Selected extract: Begin
Persist shard inventory + Needs across restart

A persistence layer (BoltDB, similar to coordinator) holds inventory and NeedsTable through restart so Phase 3 always has accurate state.

Rejected for this ADR — bigger change than the problem warrants, contradicts ADR-0003’s “shard snapshot eventual consistency” decision, and doesn’t address the install-time case (a freshly-installed shard has nothing to persist yet). The signal-based gate fixes both restart and install with one mechanism.

UPC watches bound Pods too

UPC translates both Unschedulable Pods and bound Pods into CRs, so the rollup always carries the cluster’s actual demand state.

Rejected for this ADR because (a) UPC’s scope today is “make BigFleet aware of demand that the scheduler couldn’t satisfy” — adding “and demand that the scheduler did satisfy” changes the controller’s purpose meaningfully, and (b) the change doesn’t help the shard-restart case unless we also persist rollup state. The first-rollup gate handles both cleanly without expanding UPC’s responsibility.
Selected extract: End
Data provided: Begin
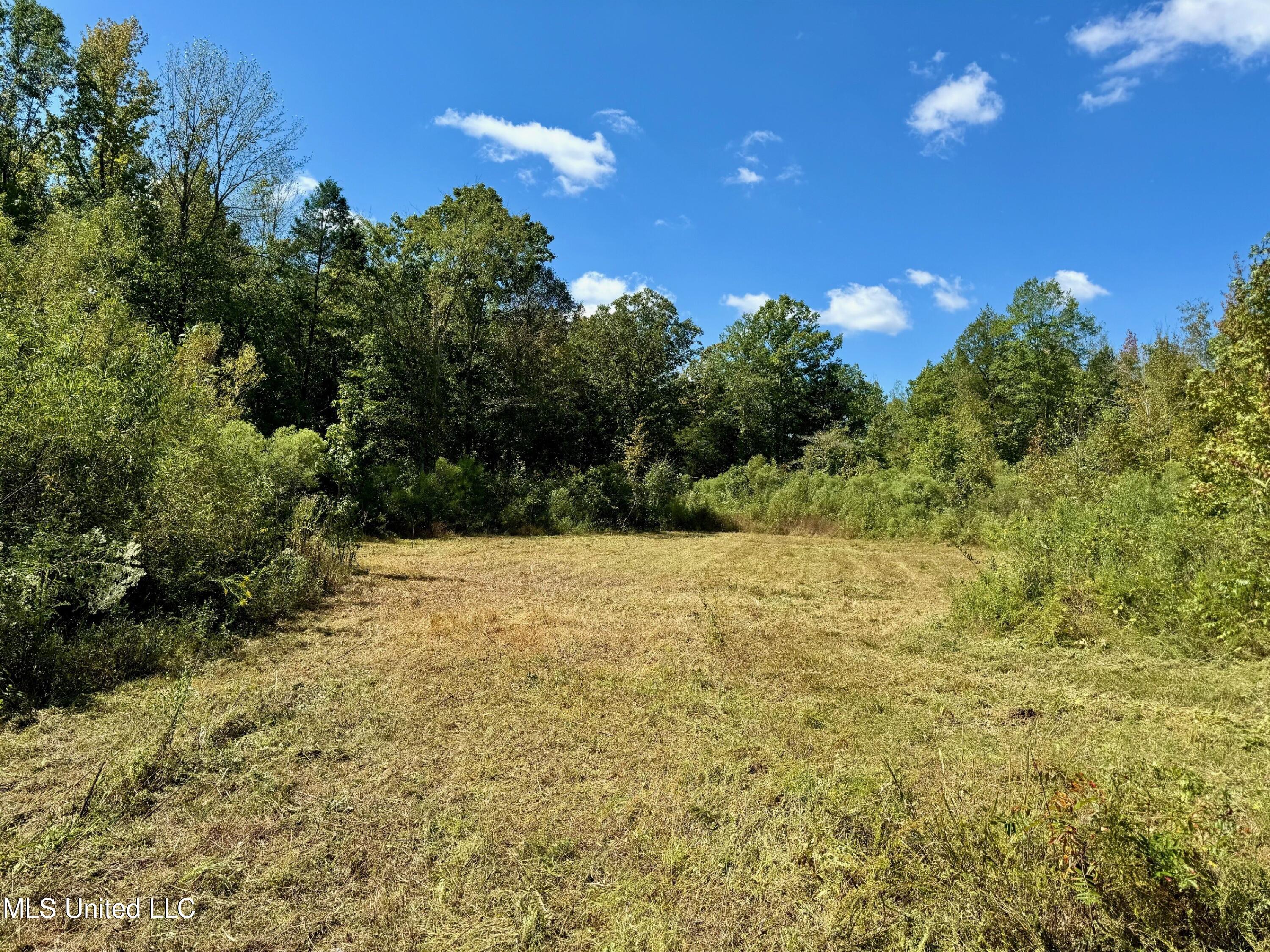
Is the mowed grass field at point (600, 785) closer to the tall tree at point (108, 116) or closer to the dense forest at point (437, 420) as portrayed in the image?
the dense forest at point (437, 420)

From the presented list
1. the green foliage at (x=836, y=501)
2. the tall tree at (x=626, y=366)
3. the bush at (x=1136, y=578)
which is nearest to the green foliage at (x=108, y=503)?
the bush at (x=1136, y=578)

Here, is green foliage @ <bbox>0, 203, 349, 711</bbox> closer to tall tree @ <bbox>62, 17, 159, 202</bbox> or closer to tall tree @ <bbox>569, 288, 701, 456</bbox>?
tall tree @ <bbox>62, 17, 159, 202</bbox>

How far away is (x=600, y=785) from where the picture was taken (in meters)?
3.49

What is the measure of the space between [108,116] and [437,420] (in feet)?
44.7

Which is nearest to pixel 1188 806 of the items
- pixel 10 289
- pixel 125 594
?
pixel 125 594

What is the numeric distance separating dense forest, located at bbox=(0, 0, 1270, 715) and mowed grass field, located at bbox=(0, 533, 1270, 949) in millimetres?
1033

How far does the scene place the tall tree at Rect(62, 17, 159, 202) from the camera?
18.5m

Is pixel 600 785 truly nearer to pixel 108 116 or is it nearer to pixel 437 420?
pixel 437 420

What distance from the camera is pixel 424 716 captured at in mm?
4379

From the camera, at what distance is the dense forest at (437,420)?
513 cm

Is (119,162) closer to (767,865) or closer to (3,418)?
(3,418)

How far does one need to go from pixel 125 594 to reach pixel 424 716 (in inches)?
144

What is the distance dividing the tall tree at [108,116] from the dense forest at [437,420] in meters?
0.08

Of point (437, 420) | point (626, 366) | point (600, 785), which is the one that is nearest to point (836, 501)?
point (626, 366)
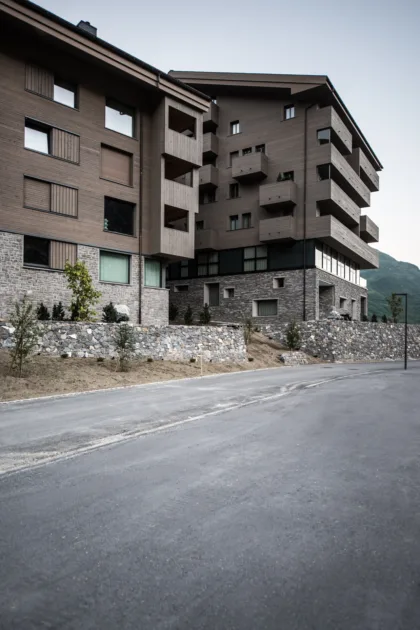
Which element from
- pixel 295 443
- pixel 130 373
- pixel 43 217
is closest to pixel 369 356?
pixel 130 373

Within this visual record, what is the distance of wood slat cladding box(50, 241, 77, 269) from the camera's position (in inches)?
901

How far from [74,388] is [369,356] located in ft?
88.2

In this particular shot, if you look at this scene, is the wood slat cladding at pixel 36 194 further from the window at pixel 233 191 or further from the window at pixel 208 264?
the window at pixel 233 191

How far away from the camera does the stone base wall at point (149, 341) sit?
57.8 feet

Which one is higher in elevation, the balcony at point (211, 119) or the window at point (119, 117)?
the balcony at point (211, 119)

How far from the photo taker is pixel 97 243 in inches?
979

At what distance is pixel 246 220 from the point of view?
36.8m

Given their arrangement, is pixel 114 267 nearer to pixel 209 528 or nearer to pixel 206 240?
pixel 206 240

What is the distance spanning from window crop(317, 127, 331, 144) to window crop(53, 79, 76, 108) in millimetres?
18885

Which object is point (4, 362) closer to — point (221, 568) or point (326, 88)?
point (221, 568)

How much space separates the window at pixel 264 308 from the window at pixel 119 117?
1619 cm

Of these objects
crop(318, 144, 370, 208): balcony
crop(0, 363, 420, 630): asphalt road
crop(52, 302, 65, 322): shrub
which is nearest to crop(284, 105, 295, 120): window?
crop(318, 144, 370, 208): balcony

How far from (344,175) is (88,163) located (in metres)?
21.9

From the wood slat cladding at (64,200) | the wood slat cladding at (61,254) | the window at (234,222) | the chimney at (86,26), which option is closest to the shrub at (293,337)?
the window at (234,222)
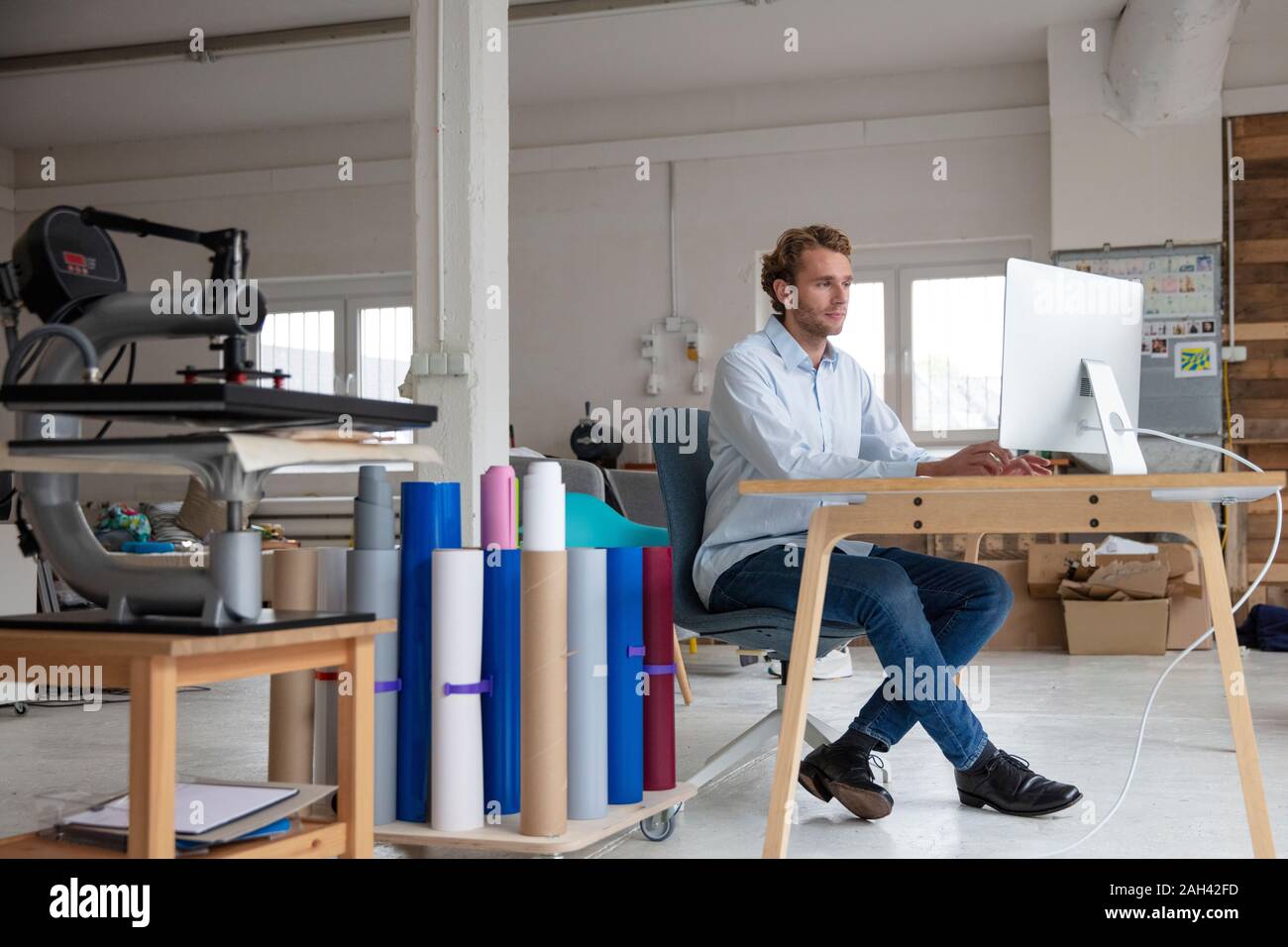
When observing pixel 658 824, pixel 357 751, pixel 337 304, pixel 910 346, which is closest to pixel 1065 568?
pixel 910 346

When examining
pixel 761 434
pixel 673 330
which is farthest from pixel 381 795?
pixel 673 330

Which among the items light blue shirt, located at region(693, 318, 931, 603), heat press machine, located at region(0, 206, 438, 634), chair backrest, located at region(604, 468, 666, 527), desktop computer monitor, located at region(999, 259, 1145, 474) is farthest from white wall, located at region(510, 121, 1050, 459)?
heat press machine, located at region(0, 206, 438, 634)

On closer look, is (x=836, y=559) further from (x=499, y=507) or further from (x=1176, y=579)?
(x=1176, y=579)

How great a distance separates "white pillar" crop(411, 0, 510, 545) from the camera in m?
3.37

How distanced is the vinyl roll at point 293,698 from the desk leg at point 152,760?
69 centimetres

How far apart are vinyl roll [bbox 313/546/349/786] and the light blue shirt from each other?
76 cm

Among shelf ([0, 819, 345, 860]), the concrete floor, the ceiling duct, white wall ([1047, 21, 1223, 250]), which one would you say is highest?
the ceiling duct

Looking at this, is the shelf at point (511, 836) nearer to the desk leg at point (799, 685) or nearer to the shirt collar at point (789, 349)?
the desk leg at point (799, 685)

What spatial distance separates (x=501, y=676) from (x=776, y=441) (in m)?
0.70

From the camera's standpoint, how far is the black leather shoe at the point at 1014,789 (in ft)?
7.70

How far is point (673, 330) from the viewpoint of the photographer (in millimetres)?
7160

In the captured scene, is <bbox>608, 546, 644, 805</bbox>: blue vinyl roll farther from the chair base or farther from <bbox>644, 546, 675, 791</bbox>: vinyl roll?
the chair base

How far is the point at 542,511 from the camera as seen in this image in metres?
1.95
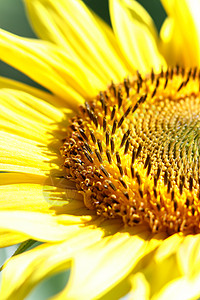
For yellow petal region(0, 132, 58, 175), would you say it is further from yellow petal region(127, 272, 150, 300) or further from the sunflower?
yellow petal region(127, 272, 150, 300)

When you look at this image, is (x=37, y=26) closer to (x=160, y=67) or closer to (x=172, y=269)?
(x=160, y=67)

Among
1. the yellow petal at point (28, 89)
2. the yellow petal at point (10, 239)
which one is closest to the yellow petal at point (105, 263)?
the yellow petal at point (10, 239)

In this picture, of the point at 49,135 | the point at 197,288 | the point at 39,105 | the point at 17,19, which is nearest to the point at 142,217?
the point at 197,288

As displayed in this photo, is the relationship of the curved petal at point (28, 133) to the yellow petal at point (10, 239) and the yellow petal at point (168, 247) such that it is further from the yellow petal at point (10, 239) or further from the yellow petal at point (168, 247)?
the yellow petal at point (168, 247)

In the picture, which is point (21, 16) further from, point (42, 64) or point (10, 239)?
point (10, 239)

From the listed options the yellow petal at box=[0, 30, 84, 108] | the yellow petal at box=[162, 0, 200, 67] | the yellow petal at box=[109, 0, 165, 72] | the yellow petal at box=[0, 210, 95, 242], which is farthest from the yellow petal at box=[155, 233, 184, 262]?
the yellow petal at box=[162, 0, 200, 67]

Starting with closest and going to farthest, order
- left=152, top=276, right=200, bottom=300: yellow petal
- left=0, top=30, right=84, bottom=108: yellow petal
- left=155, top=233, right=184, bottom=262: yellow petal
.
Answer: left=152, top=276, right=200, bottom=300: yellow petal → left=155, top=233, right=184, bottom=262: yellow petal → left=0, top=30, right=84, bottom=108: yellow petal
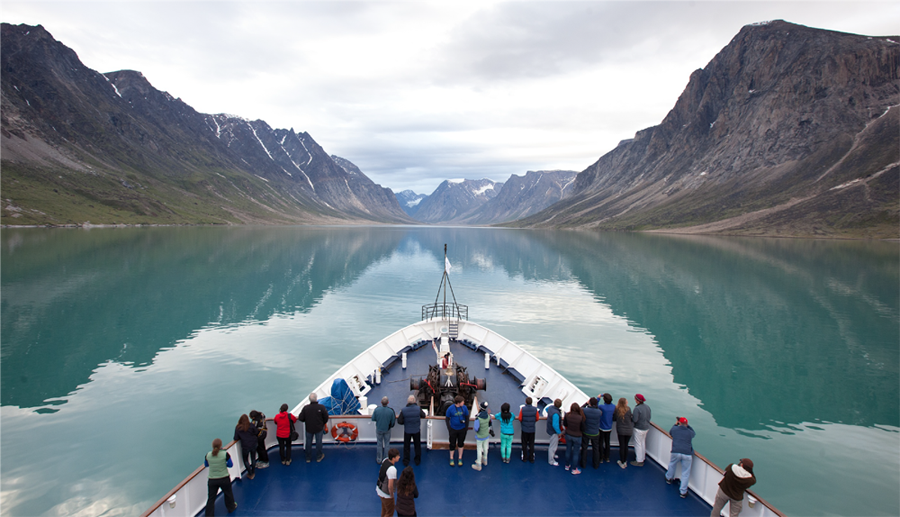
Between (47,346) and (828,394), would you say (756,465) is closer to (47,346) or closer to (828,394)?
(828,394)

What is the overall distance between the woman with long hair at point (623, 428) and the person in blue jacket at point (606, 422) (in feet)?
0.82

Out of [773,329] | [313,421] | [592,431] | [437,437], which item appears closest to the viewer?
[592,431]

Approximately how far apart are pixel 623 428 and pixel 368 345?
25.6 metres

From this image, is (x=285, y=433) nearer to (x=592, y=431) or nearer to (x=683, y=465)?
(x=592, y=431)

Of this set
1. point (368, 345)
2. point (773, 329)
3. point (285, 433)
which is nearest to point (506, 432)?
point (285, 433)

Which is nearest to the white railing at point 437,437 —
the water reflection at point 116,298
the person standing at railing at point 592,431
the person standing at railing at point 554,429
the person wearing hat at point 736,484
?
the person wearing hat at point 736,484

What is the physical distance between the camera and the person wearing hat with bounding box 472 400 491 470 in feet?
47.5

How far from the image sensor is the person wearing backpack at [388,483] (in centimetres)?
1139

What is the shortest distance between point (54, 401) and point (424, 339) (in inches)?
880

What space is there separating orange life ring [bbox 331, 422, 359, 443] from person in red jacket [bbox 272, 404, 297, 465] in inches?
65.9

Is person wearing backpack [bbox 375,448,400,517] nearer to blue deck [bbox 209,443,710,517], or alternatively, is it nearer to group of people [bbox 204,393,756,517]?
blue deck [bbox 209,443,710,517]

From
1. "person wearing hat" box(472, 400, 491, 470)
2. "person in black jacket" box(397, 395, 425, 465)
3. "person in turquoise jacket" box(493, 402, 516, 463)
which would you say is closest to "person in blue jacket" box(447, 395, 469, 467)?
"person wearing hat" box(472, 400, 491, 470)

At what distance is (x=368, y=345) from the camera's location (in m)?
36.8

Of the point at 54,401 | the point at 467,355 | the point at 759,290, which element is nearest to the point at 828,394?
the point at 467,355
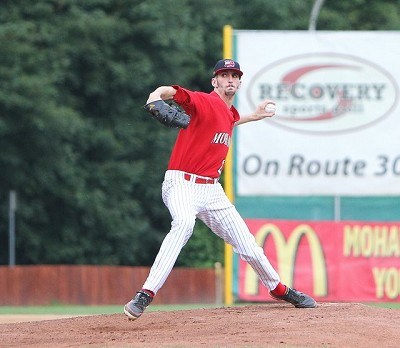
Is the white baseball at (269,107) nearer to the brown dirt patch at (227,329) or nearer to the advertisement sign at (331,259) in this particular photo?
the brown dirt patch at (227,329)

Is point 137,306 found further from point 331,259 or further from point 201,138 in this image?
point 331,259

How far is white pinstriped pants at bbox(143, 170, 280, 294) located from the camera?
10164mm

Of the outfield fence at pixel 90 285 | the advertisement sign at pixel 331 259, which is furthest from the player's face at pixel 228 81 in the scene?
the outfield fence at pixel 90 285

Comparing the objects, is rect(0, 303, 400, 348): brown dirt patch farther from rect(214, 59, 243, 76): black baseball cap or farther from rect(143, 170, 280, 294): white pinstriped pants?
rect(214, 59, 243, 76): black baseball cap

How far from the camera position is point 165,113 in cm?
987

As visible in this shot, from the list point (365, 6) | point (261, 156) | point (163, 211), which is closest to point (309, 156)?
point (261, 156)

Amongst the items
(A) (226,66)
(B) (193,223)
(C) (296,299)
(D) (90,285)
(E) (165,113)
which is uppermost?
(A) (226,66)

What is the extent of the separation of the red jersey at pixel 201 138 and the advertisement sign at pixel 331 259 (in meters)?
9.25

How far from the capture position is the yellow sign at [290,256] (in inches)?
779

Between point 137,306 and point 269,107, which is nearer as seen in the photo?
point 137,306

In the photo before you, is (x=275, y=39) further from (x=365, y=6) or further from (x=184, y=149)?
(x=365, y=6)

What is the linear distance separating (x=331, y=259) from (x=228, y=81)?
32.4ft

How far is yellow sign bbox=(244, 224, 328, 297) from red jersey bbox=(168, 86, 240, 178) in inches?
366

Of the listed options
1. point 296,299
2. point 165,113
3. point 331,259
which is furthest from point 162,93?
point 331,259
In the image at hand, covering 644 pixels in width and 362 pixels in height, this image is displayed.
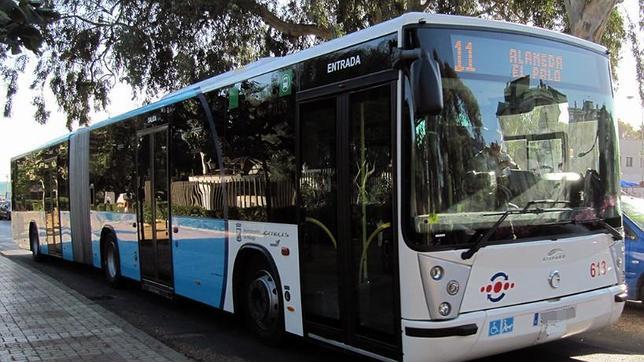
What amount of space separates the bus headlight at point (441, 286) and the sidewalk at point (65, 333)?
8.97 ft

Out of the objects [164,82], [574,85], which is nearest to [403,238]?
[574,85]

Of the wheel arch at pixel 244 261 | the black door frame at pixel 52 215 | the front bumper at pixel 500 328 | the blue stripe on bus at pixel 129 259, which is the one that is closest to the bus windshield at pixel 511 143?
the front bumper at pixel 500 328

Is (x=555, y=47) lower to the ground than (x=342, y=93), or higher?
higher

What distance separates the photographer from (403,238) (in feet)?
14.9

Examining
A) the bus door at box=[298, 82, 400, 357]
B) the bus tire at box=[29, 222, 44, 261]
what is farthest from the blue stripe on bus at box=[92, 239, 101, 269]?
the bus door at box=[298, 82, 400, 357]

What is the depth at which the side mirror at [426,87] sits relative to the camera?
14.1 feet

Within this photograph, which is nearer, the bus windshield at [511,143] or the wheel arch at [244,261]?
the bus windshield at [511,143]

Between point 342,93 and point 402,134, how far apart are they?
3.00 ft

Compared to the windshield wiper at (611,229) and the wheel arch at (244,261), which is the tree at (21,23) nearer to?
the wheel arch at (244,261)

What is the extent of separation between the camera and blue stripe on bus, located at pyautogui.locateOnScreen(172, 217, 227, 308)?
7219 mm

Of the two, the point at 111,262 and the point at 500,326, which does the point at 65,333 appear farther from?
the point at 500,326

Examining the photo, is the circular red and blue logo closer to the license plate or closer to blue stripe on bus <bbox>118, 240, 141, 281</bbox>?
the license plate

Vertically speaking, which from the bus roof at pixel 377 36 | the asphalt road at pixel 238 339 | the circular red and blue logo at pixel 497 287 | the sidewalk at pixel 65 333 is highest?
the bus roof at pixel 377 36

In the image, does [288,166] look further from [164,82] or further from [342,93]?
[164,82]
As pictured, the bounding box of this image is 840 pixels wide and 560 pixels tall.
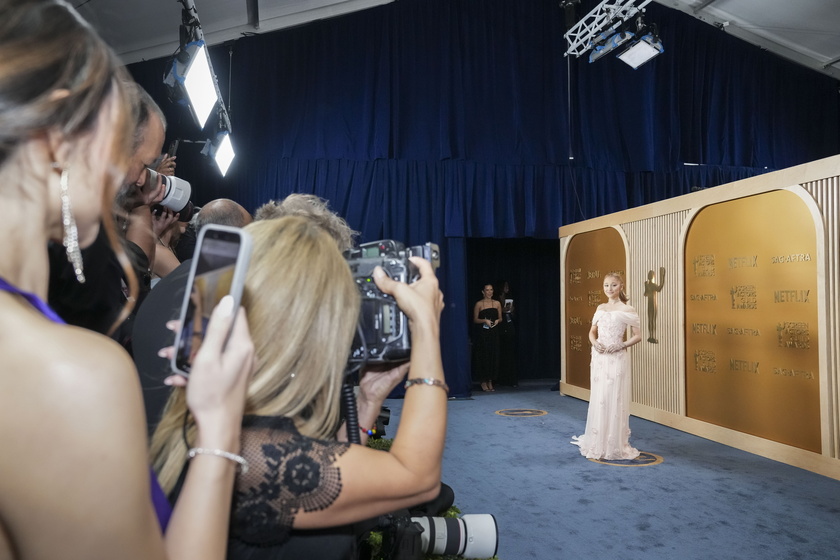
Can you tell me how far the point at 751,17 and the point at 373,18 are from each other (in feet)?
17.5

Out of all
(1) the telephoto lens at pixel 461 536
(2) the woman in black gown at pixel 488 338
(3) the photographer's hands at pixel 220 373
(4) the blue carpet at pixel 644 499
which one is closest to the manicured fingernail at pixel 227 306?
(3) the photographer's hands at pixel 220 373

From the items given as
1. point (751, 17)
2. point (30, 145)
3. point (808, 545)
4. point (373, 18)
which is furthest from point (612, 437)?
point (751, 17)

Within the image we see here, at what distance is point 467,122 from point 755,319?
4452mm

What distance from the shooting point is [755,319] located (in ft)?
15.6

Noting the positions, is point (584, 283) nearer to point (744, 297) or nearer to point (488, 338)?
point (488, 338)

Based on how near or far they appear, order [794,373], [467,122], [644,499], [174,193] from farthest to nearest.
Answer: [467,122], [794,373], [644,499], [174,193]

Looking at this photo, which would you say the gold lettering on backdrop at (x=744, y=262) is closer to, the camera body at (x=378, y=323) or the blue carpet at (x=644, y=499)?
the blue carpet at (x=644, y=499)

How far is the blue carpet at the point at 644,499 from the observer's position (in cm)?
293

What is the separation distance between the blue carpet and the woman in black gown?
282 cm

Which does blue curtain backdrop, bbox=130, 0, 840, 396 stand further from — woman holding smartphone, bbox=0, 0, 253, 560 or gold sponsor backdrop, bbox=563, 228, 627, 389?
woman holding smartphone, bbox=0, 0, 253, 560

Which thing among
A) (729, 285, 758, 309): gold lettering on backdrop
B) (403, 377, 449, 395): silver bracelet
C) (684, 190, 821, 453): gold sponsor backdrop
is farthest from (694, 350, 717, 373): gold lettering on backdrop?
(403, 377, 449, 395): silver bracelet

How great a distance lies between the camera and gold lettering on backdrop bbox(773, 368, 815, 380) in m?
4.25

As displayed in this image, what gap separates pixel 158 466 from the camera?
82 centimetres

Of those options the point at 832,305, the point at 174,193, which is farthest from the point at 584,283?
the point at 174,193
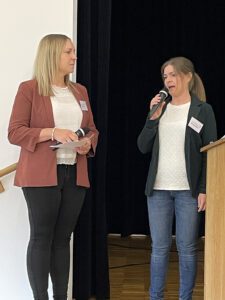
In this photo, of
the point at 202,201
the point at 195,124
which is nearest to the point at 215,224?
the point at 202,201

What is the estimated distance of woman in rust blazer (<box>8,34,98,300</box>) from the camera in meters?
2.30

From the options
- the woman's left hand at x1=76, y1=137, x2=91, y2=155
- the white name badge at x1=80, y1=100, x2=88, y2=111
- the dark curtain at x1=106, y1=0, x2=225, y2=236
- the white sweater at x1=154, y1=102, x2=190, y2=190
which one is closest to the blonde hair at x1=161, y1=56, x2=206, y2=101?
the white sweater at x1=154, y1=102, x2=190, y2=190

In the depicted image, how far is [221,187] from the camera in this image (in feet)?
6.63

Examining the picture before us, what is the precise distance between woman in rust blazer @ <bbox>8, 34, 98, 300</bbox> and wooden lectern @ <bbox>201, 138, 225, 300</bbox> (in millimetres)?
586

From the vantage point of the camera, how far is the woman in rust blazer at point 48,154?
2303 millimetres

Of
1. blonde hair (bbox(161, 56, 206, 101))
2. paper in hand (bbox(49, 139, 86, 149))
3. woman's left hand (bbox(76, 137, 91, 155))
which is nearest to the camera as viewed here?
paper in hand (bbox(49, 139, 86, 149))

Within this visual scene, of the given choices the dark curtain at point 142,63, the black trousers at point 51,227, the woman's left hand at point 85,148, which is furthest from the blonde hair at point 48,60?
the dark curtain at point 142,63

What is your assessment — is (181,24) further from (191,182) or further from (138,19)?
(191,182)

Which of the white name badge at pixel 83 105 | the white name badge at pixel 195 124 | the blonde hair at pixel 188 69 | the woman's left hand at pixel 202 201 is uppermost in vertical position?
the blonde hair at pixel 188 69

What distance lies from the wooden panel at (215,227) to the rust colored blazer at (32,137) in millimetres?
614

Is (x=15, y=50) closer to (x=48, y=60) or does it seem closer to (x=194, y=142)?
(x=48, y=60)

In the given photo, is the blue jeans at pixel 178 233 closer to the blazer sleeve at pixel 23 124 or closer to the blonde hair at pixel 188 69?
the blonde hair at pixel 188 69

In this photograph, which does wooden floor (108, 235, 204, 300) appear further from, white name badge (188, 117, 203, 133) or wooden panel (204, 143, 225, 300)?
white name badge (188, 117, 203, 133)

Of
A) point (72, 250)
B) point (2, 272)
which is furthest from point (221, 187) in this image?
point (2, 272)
Data provided: End
▶ _List of tasks_:
1. In the ADR excerpt, what storage does the proposed persistence layer use?
2. Render this sentence from the ADR excerpt in Spanish: "The signal-based gate fixes both restart and install with one mechanism."
3. Write the next part of the ADR excerpt, picking up after its final sentence.
The data has no connection to the ADR excerpt.

▶ _Per-task outputs_:
1. BoltDB, similar to the coordinator.

2. La compuerta basada en señales resuelve tanto el reinicio como la instalación con un solo mecanismo.

3.
Mechanism

pkg/shard/shard.go (or wherever the per-cluster session state lives):

type Shard struct {
// ... existing fields ...
firstRollupMu sync.RWMutex
firstRollupReceived map[machine.ClusterID]bool
}

HandleRollupReport (the path that updates NeedsTable):

func (s *Shard) HandleRollupReport(c machine.ClusterID, report *pb.RollupReport) {
s.needs.Replace(c, report.Needs)
s.firstRollupMu.Lock()
s.firstRollupReceived[c] = true
s.firstRollupMu.Unlock()
}

pkg/decision/phase3_reclaim.go:

func (a *Allocator) Phase3(...) {
for _, c := range clusters {
if !a.shard.FirstRollupReceived(c) {
continue // skip reclaim until operator has reported once
}
// existing per-cluster logic unchanged
}
}

Shard.FirstRollupReceived(c) is a read-locked accessor.

Tests:

  1. Pre-rollup window: shard with seeded Configured supply + no rollup → Phase 3 emits zero Reclaim. Mirrors brief #36’s TestBrief36_H1_EmptyNeedsAtInstall but as a regression test, not a diagnostic.
  2. Post-rollup window with empty Needs: shard receives empty rollup → flag set true → Phase 3 reclaims excess. Confirms that “operator reported zero demand” correctly triggers reclaim.
  3. Per-cluster isolation: cluster A reports, cluster B doesn’t → Phase 3 reclaims excess in A but not B. Confirms the gate is per-cluster.
  4. Restart simulation: instantiate two shards, the second post-restart; verify the second instance correctly defers reclaim until its first rollup arrives.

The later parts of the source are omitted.